I'm 46yrs with a darling hubby, and 3 kids aged 20, 18 and 16. I see you have an 18yr old - any other kids?

regards Jenn

chrissyb

Hi Kylie and welcome both to BCO and this thread.  As the girls have already said been there, doing that so a great deal of experience to draw from.  Hearing those words 'you have BC' sure does make your world stand still and then seem to spin out of control but once your treatments start you feel like you are doing something to beat the beast back. 

Make sure you suck on some ice while having your chemo as it helps to stop the mouth ulcers and make notes about how you feel each day and what meds you have used so you will know what works best for you.  There is no need to be feeling really bad during chemo.  You will also need to remember not to do too much and listen to your body.......if it says rest, then rest.   If you have any questions just let us know as we are very happy to pass on what we have already learnt.

No need to be sorry about letting out what bothers you, that is what this forum is all about.

Good luck on Wednesday!

Love n hugs.  Chrissy 

Jennt28

Chrissy - sucking on ice has come back to "bite" me... After doing it for my first treatment I now can't stand even thinking about ice without feeling nauseous... So I can't do it again and am just having to face the mouth probs :-(



Jenn

chrissyb

Jenn what about those frozen popcicles?  Do you have the same reaction with those?

Kate60

Racy - been meaning to ask. How's the new hair doing? Betcha can't stop from looking in the mirror nowadays

Linda1966

Welcome Kylie, Im Lyndal from Brisbane and Im one of the ones who's finished chemo (mid 2009) and half way through the 5 years of hormones. Im 45 now so we're basically the same age, and im so glad you have a supportive husband to help you through all of this.

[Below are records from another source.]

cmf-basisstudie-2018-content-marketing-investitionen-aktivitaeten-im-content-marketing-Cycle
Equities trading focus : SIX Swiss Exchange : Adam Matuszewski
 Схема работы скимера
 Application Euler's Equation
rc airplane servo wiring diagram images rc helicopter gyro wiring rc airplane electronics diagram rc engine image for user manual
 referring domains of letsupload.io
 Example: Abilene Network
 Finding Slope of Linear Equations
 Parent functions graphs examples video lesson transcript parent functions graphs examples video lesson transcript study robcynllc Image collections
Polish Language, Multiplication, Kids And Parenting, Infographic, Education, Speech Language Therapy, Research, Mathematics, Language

lol at apologising for your "blurb". Have you seen the length of most of mine haha. Feel free to say anything thats on your mind at any time mate. Sharing the experience makes it much easier in my opinion and we are here for you.

Youve already done the best thing to get through all of this , which is to find this site. The support, advice and care given throughout BCO is topnotch and will guide you through your treatment Im sure.

I know its hard, but try not to worry about starting chemo. Things are never as bad as we think they will be. Chemo and rads are doable, not a hell of a lot of fun mind you, but you will manage like we all have and realise what a strong person you are. A few bad days here and there for the benefit of many more wonderful years with your family are worth it. If you start feeling down just think of all the wonderful good things to come and hopefully that will help to get you through any hiccups in the short term.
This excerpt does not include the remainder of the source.